|M.Sc Student||Ram Nechooshtan|
|Subject||Characterization of Regulatory Elements of the Cellulase|
System in Clostridium thermocellum
|Department||Department of Biotechnology and Food Engineering||Supervisor||Full Professors Shoham Yuval|
|Full Thesis text - in Hebrew|
The purpose of this research was to identify elements involved in the regulation of cellulosomal components in Clostridium thermocellum. The cellulosome is an extracellular enzymatic complex, composed of cellulolytic and hemicellulolytic enzymes, which degrades efficiently crystalline cellulose. This complex can be used as a part of a biotechnological process to degrade cellulosic waste, and for utilizing cellulose as a renewable source of soluble sugars and fuel. The cellulosome complex is composed of a central non-catalytic subunit; also known as scaffoldin, which contains Cellulose Binding Domain (CBD) and several other domains termed cohesins, which serve to bind the catalytic subunits. Each cellulosomal enzyme contains one or more catalytic modules and a single dockerin domain that mediates its interaction with the scaffoldin.

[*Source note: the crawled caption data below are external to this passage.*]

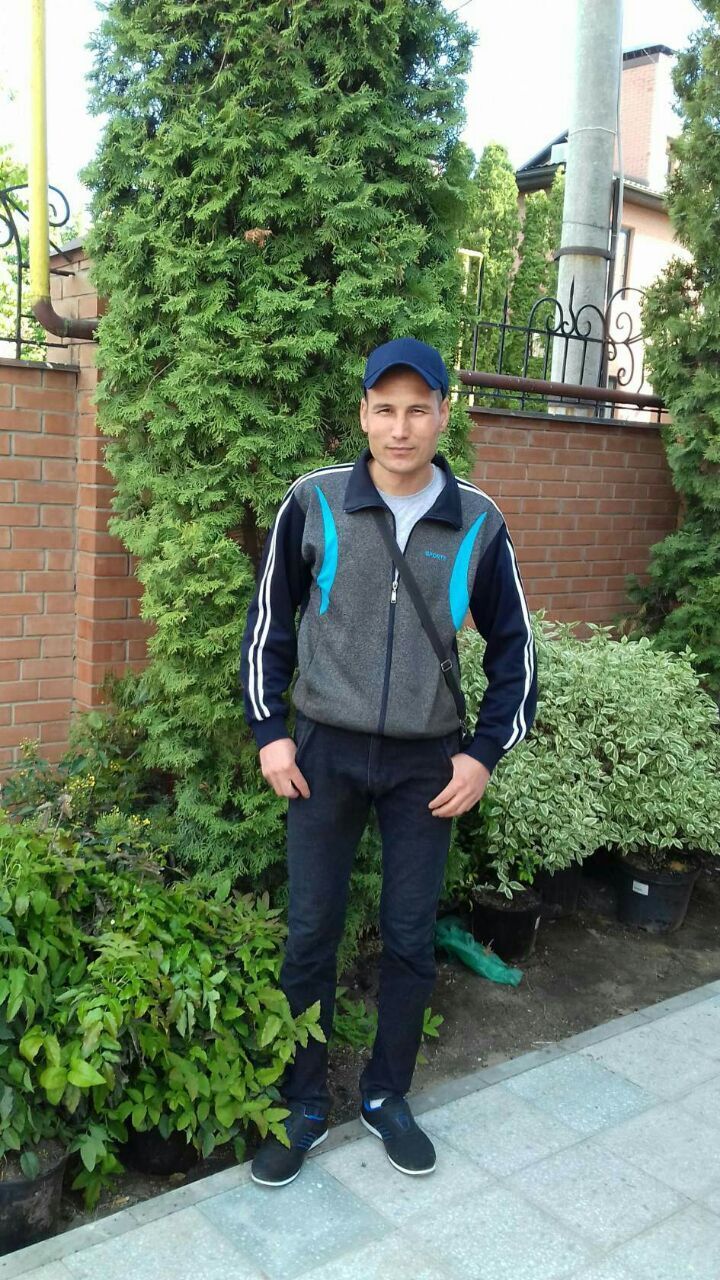 ���������� ��������, ���� ������� Dilmurod, 41 ���, ������������ ��� ������, ����� � ���������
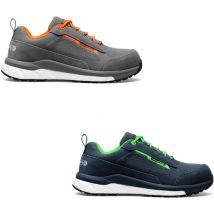 Sottozero - Calzado de seguridad Shuttle S3S hro sr fo esd - - Gris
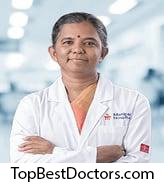 Dr. Meena Muthaiah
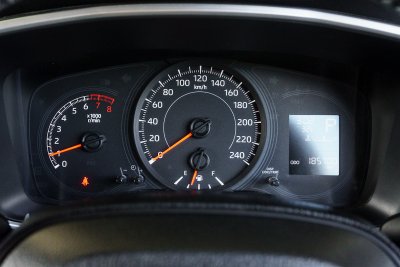 TOYOTA ALTIS 1.6 G AT ปี2020 (1ขก1327)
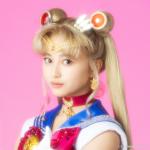 Nagi Inoue : Sailor Moon / Usagi Tsukino (Team MOON)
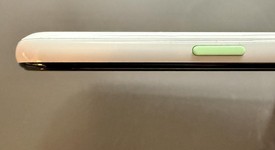 Good
													Google Pixel 3 XL - Unlocked, White, 128 GB, Google Edition, photo 5 of 6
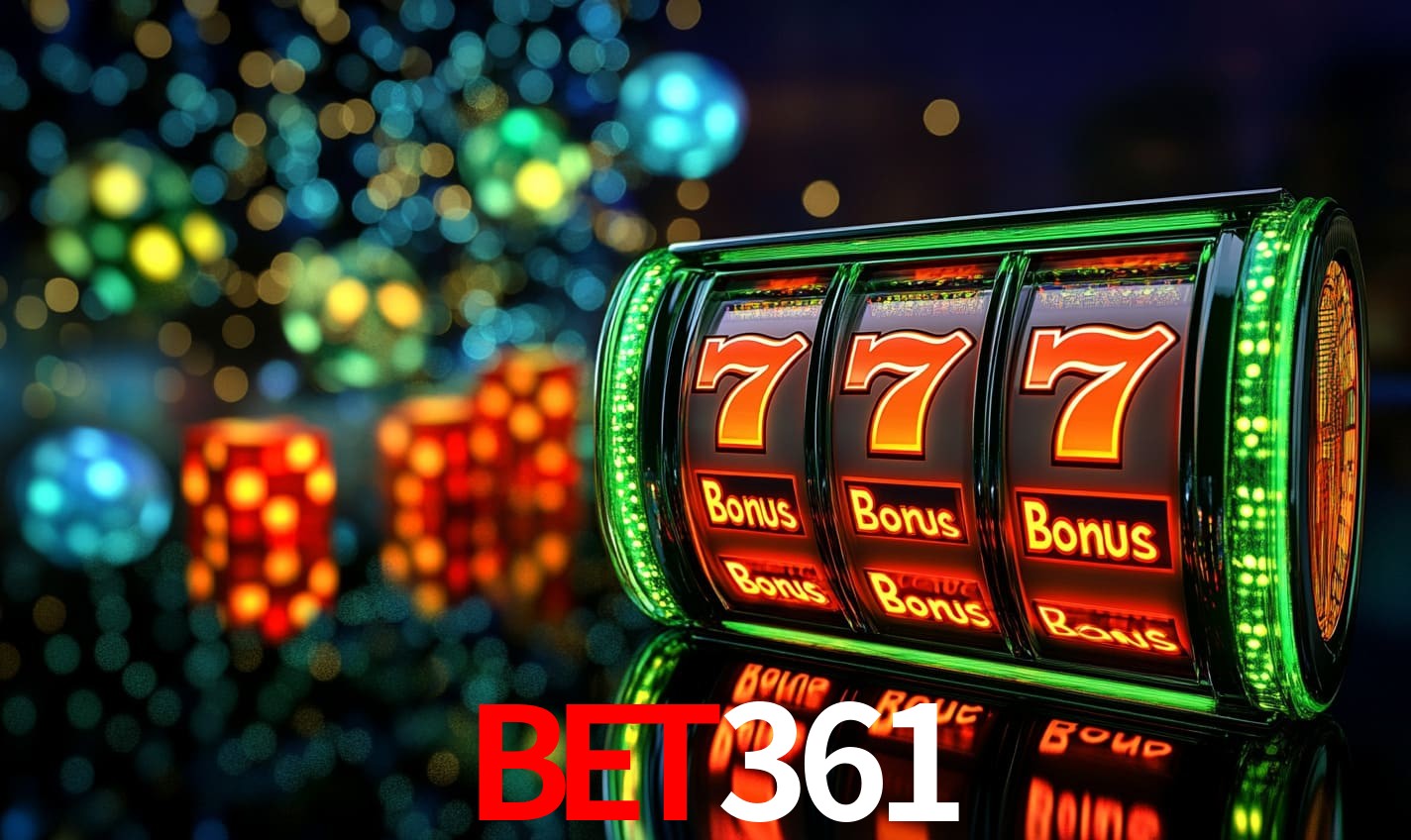 Game Providers bet361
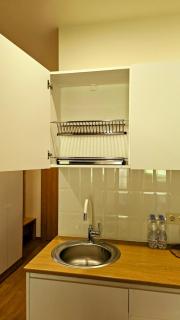 Arkhi Kokhta Bakuriani - 1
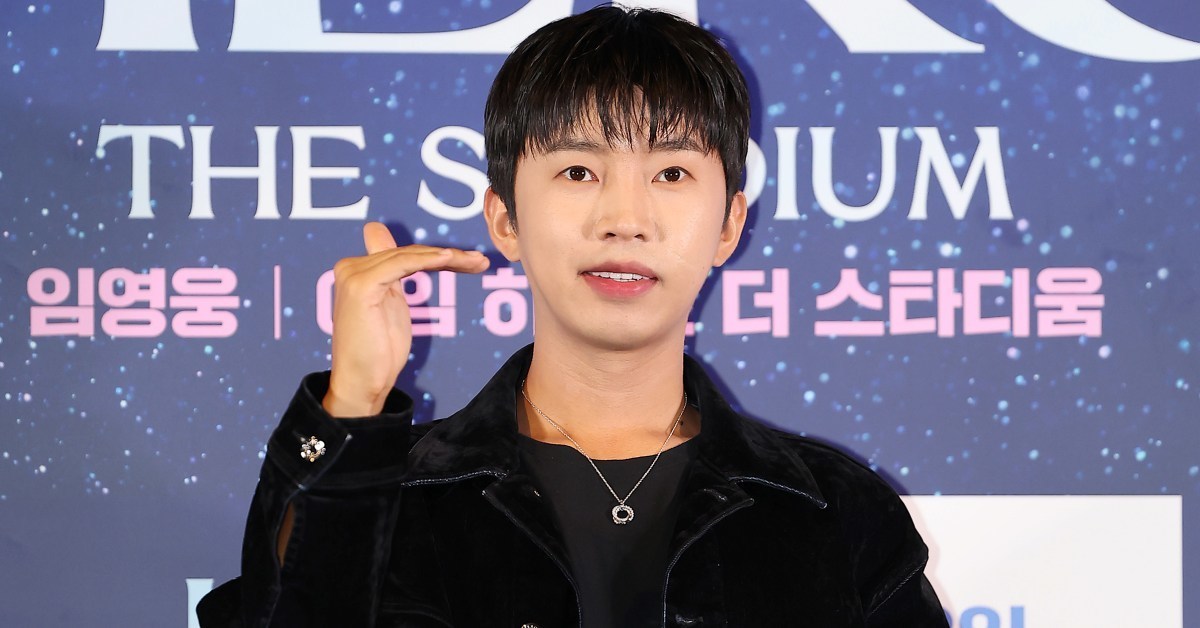 임영웅 제쳤다…K 트로트 부문에 무려 5연속 1위 오른 '이 가수'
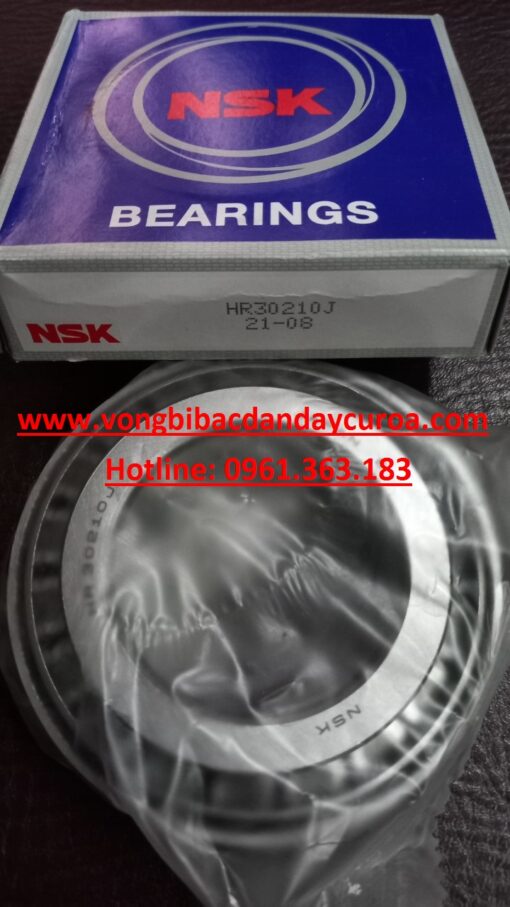 Ổ BI HR32336J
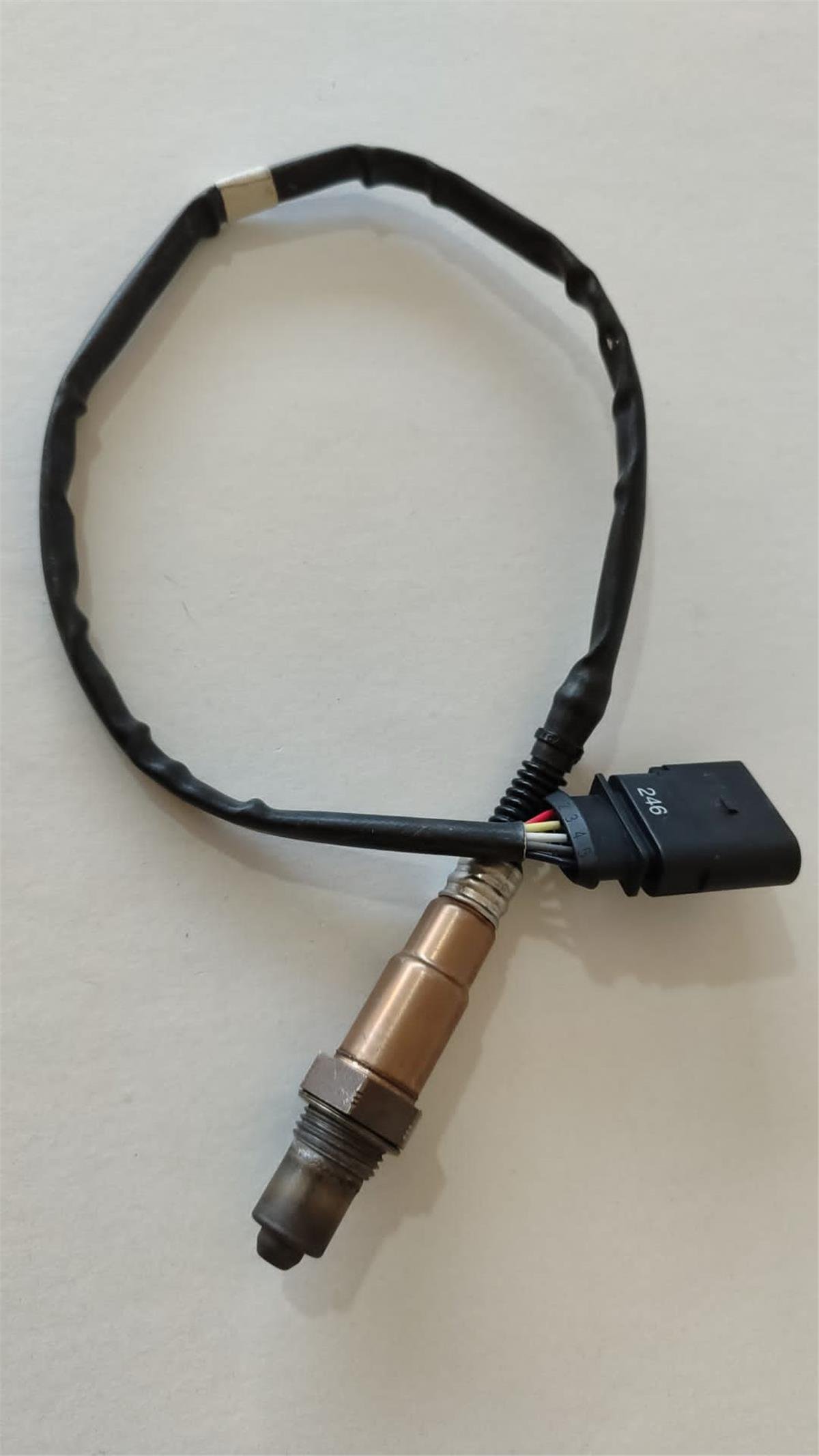 VW LAMBDA SENSÖRÜ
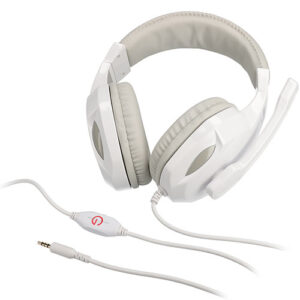 LGP GAMING HEADSET WHITE "CERES"_1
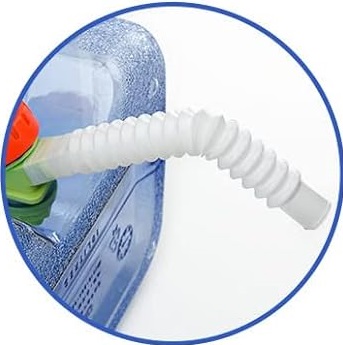 Tubo di prolunga AQUATRAIL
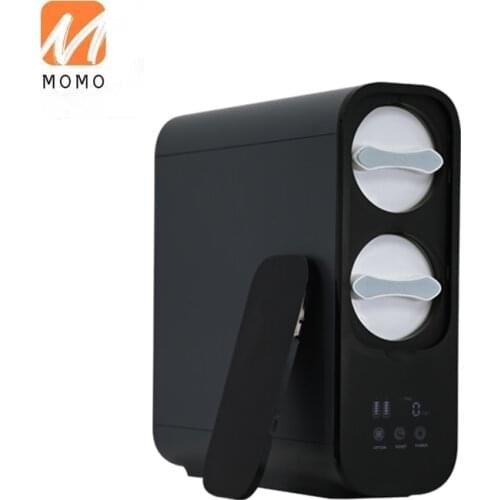Alkaline Big Flow Reverse Osmosis System ro Water Purifier For Home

Based on the genome sequence of C. thermocellum, genes that are homologous to known regulators from other gram-positive bacteria were identified. Two potential regulator genes were cloned, overproduced in Escherichia coli and their gene products were purified. The potential genes were celGR, a gene encoding a putative regulator located next to the celG gene, and ccpA - a gene encoding for the putative global regulator mediating the carbon catabolite repression in gram-positive bacteria, CcpA. CcpA employs as an allosteric corepressor, the phosphoprotein HPr-Ser-P, which is formed under glucose-replete conditions. The CcpA-HPr complex binds specific catabolite responsive elements (cre), located usually at the operator and the upstream regions of catabolite repressed genes.
Using electrophoretic mobility shift assay (EMSA), the ability of CelGR and CcpA to interact with potential regulatory DNA sequences was analyzed. In our hands, no specific interaction was found between CelGR and the promoter region of celG. We were able to demonstrate in vitro active phosphorylation of the HPr protein, the CcpA corepressor. However, EMSAs did not reveal binding of CcpA with or without its corepressor, HPr-Ser46-P, to several different cre elements. Based on the recent structure of the CcpA-HPr-Ser46-P-cre complex from B. megaterium, in-depth analysis of the amino acid sequence of the putative CcpA homologue was performed. This analysis revealed that the putative CcpA protein lacks most of the conserved residues involved in the repressor-corepressor interaction. These results suggest that in C. thermocellum, carbon catabolite regulation is not mediated via the CcpA protein.